A fantastic reference collection for anyone painting frenchmen, but also a great comfort. Most of the line uniforms – and a lot of the guard – are miscoloured, faded, badly stitched, irregular and tatty. Not just because of age, strange curatorial choices in the 20th century and being moved around to avoid the various wars, fires and other calamities that Paris has faced, but because they were made that way. There’s old buttons on new uniforms, there’s non-regulation plates and shakos, even within regulation issues there’s huge variation based on where things were made. Uniforms are made poorly, out of material that doesn’t hold dye well, and these were the best ones on display! My takeaway from a full day staring at just the Napoleon galleries is this:
It is historically accurate to mix uniform types, convert, bash about, wear, paint the facings wrong, use different colours, miss off buttons, add (or remove) epaulettes and generally do pretty much whatever you want.
After all, Napoleon and his men did, so why shouldn’t we?
The one, unfortunate, exception to this is the Hussars. There’s no way they shouldn’t get the full and undying respect of every modeller and painter, because holy shit their uniforms look even better in real life.
Reading, always Reading
The main reading this month has been Andrew Roberts’ Napoleon the Great, aptly named because it’s Bonapartist as all hell, but enjoyable and a good read so despite the fact it’s a monumental door-stopper of a book I’ve been hurtling through it at a rate of knots.
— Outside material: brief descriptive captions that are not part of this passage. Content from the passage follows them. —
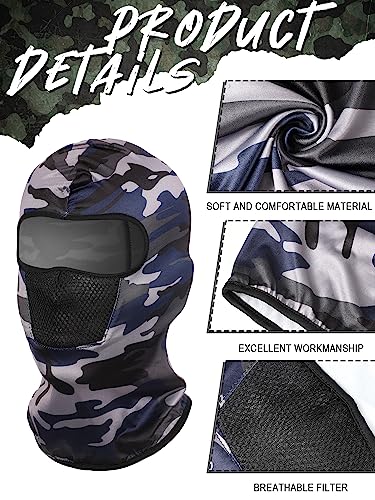 SATINIOR 9 Pcs Balaclava Ski Mask Camo Full Face Mask Breathable Sun Hood for Men Women Winter Motorcycle Outdoor Activity(Medium) - Image 4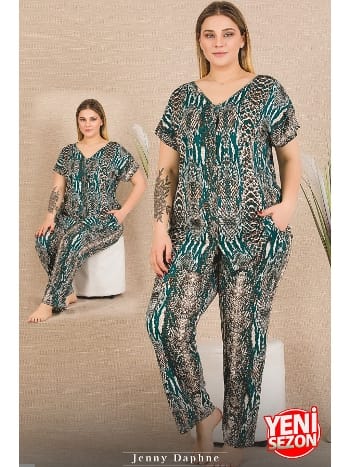 Cepli Yılan Desenli Büyük Beden Düğmeli Kısa Kollu Pijama Takımı Lady 11030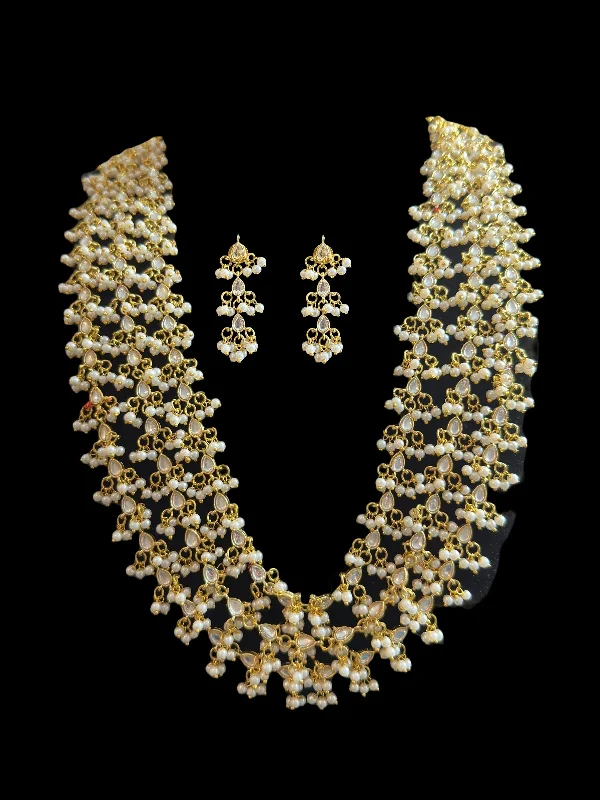 Simple Gold Necklace-DLN100 Freya three layered kundan necklace with earrings ( READY TO SHIP )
Have to disagree with Roberts assessment of a couple of things, most of all that Napoleon was really quite an arsehole, Toussaint was awesome and Josephine not the frivolous idiot that he seems to think.
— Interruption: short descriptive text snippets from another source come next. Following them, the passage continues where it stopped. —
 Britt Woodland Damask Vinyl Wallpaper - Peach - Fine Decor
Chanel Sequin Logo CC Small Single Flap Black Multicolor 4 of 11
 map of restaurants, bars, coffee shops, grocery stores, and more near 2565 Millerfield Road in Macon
Onto Napoleonic Badass of the Week (or month?), and this one is close to home. In 1797, British sailors at the Nore and Spithead anchorages mutinied, downing tools and refusing to work (and fight) until their grievances were addressed. At Spithead they fought for better pay, food, shore leave and injury compensation, some of which they achieved. At Nore, they went more radical, demanding eventually the dissolution of parliament and immediate peace with France, or they’d up anchor and go join the French fleet. Over May and June 1797, sailors and whole ships slipped away from the mutiny, leaving its ringleaders metaphorically and literally high and dry. Several were hanged – and our badass of the issue goes to Richard Parker, elected “Presidents of the Delegates of the Fleet” for the sheer chutzpah to threaten senior figures of the Royal Navy that he’d lead ships to sail for French shores. Strung up on the yardarm to show the proles what wanting better treatment would get them, his death was a final act of reprisal for embarrassing the Admiralty. His wife managed to seize his body and smuggle it into the near-mutinous city of London, making his grave a minor pilgrimage point for rebels and radicals for decades afterwards. Good on him, I say.